Perancangan Arsitektur 1 seringkali menjadi pintu gerbang bagi mahasiswa atau praktisi baru dalam memahami kompleksitas dunia bangunan. Ini bukan sekadar menggambar bentuk, melainkan sebuah proses multidisipliner yang menyeimbangkan antara estetika, fungsi, struktur, dan konteks lingkungan. Tahap awal ini sangat krusial karena di sinilah konsep dasar sebuah proyek diletakkan. Kegagalan dalam menetapkan fondasi konseptual yang kuat akan berdampak pada seluruh tahapan desain selanjutnya, mulai dari penentuan massa bangunan hingga pemilihan material.

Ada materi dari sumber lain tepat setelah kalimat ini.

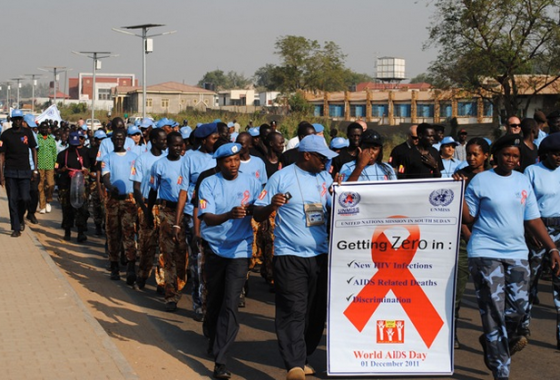 Secondary Roles UNMISS staff members marching during the 2011 World AIDS Day celebrations jointly with organized forces of ...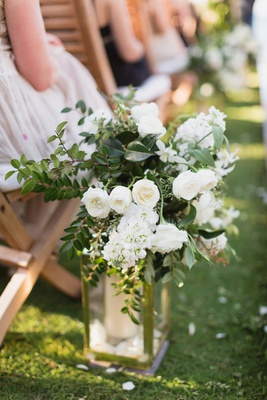 aisle decor, gold lantern with candle topped with white roses and greenery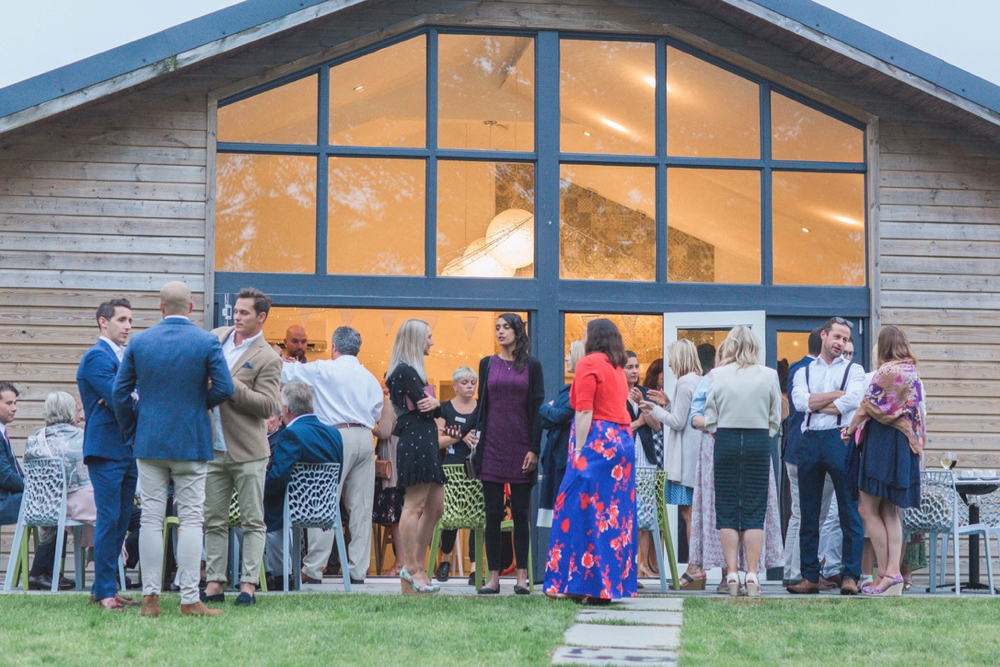This picture shows the Green Room Bar from the outside with the building filling the full shot. The lights are on inside and it is dusk. The doors are open and guests are selling onto the lawn and patio in front. The building is an a fram with a central glazed panel. The rest is clad in oak.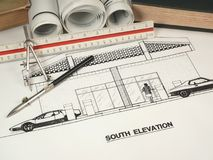 Architectural Design & Tools. An architect designs drawings for new construction using various implements Stock Photo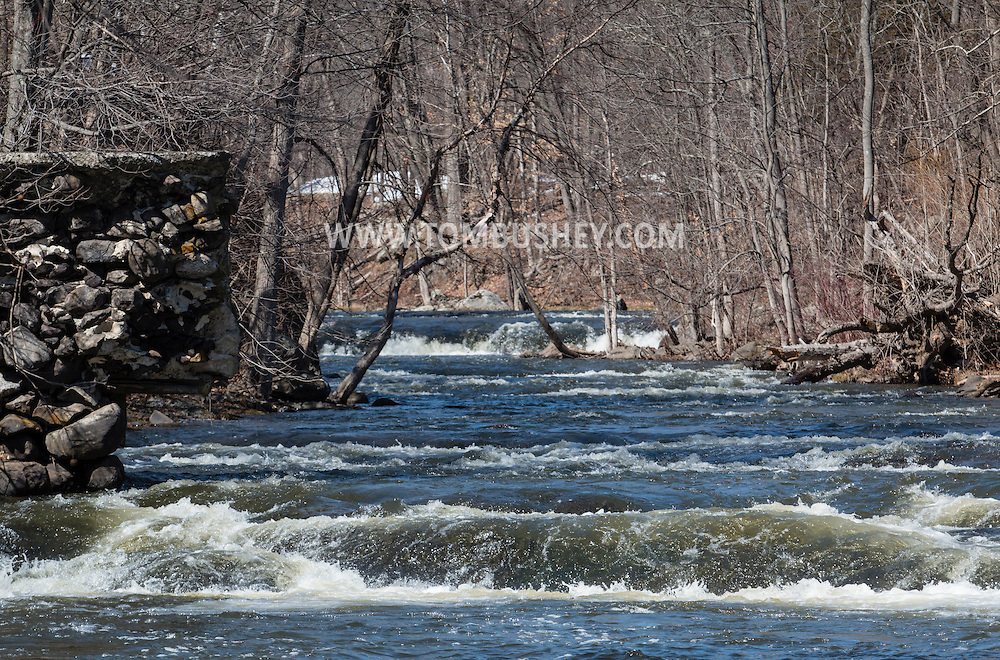 Wawayanda, New York - Rutgers Creeks flows over stones at the site of a former mill on March 22, 2015.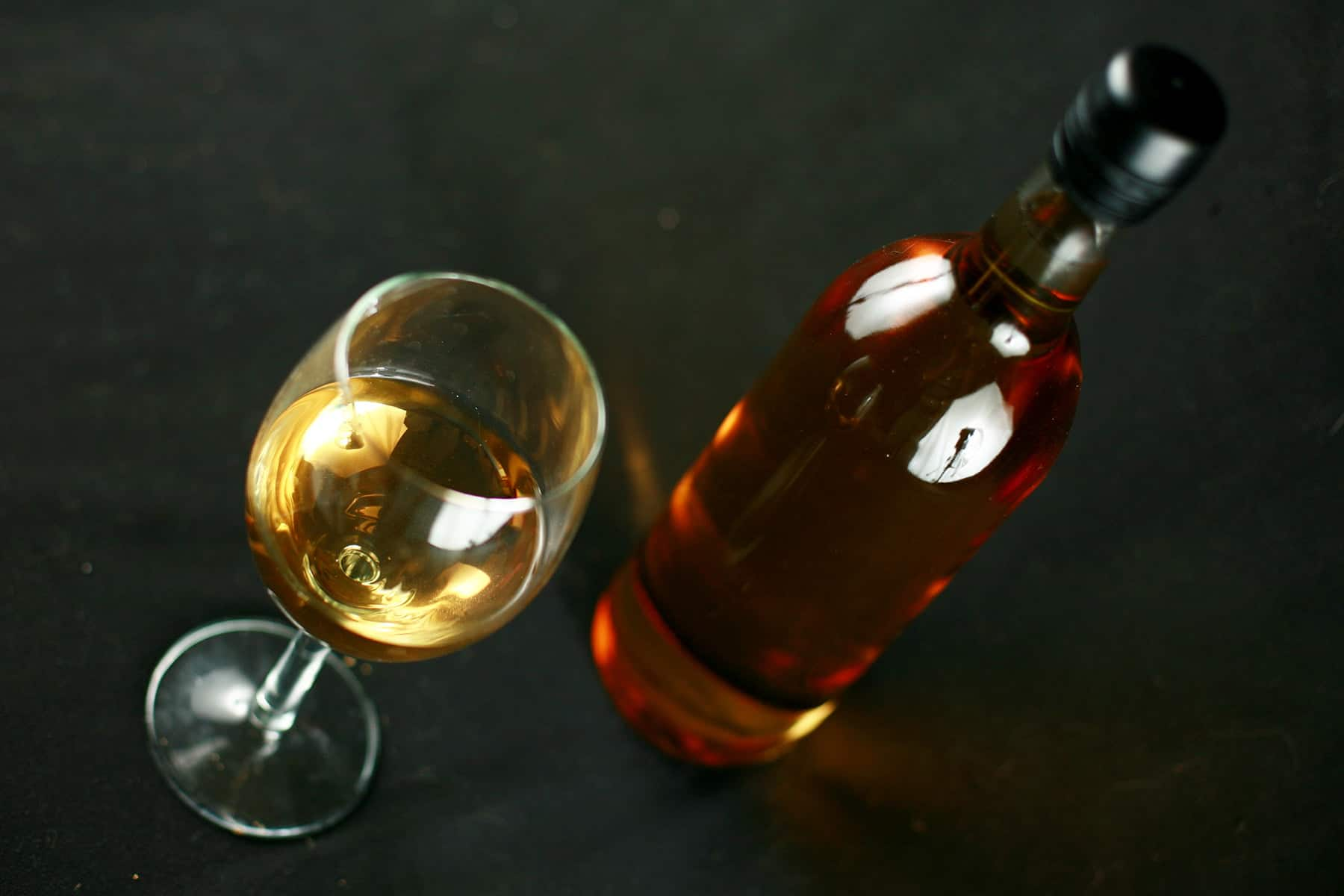 A wine glass and a wine bottle are filled with golden banana wine, against a black background.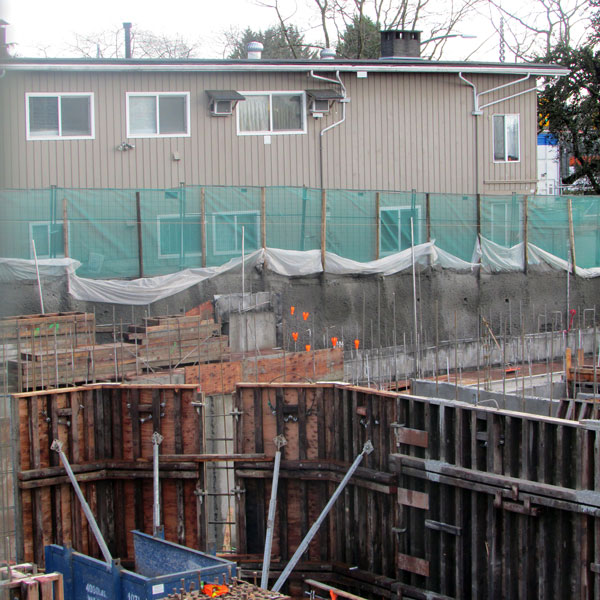 Wet winter weather caused a muddy excavation area and caused some sloughing of shotcrete onsite, but crews were able to stabilize the banks around two excavation areas that flanked an owner's home located in the middle.
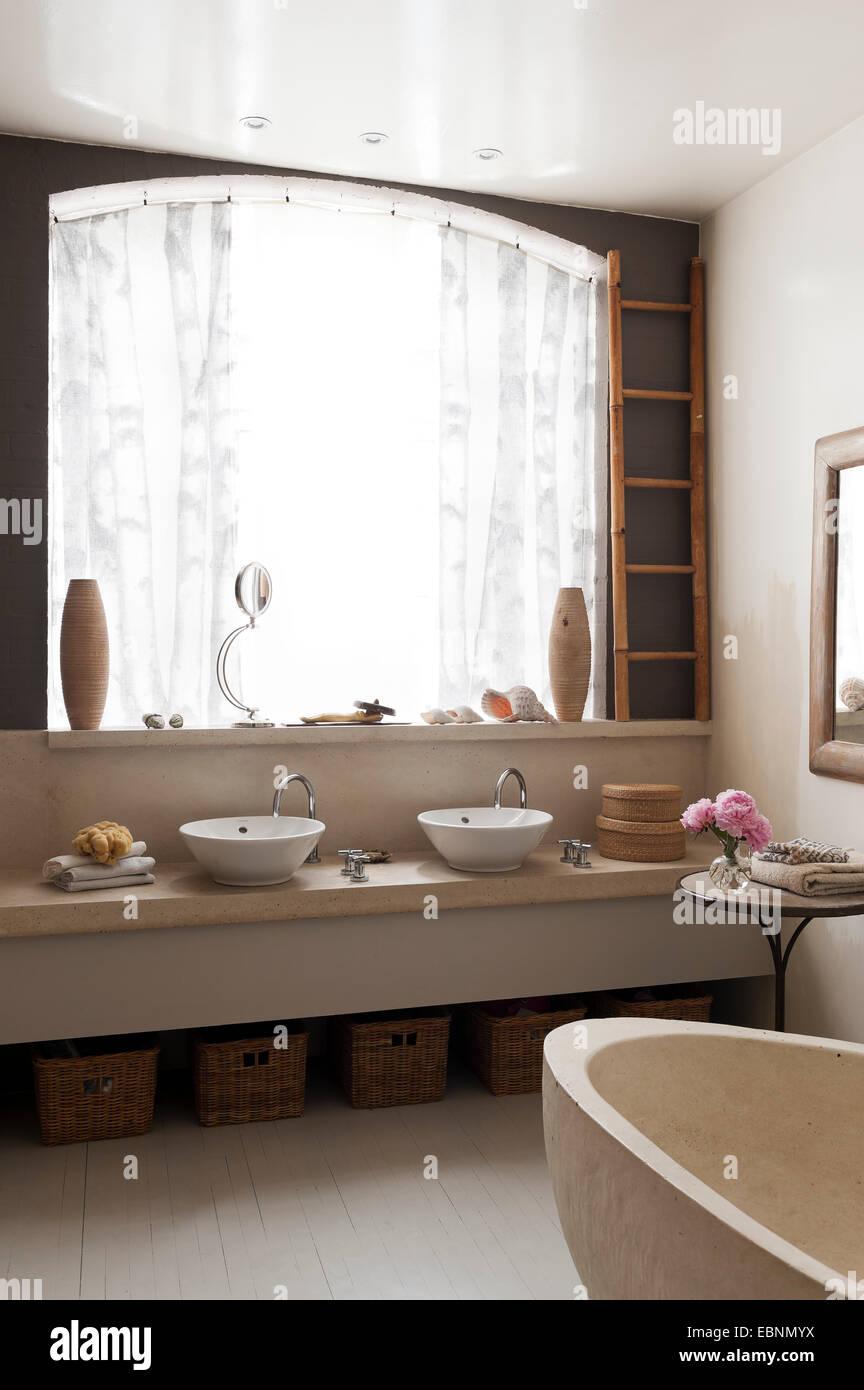 Persianas de Ikea en el cuarto de baño con bañera de hormigón. El ...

Fokus utama dalam Perancangan Arsitektur 1 adalah menerjemahkan kebutuhan programatik (fungsi bangunan) menjadi solusi spasial yang koheren. Hal ini menuntut pemahaman mendalam mengenai sirkulasi, zonasi ruang, orientasi matahari, serta bagaimana manusia akan berinteraksi dengan ruang yang diciptakan. Disiplin ini mengajarkan bahwa setiap garis dan setiap pembagian ruang memiliki tujuan yang jelas.
Perancangan yang baik dimulai dari pemahaman yang utuh terhadap tapak (site). Analisis tapak dalam konteks Perancangan Arsitektur 1 mencakup kajian mendalam terhadap faktor-faktor eksternal yang mempengaruhi desain. Ini meliputi topografi, iklim mikro (arah angin dominan, intensitas matahari), aksesibilitas, dan yang terpenting, konteks sosial budaya di sekitarnya. Sebuah bangunan tidak berdiri dalam isolasi; ia harus merespons lingkungannya.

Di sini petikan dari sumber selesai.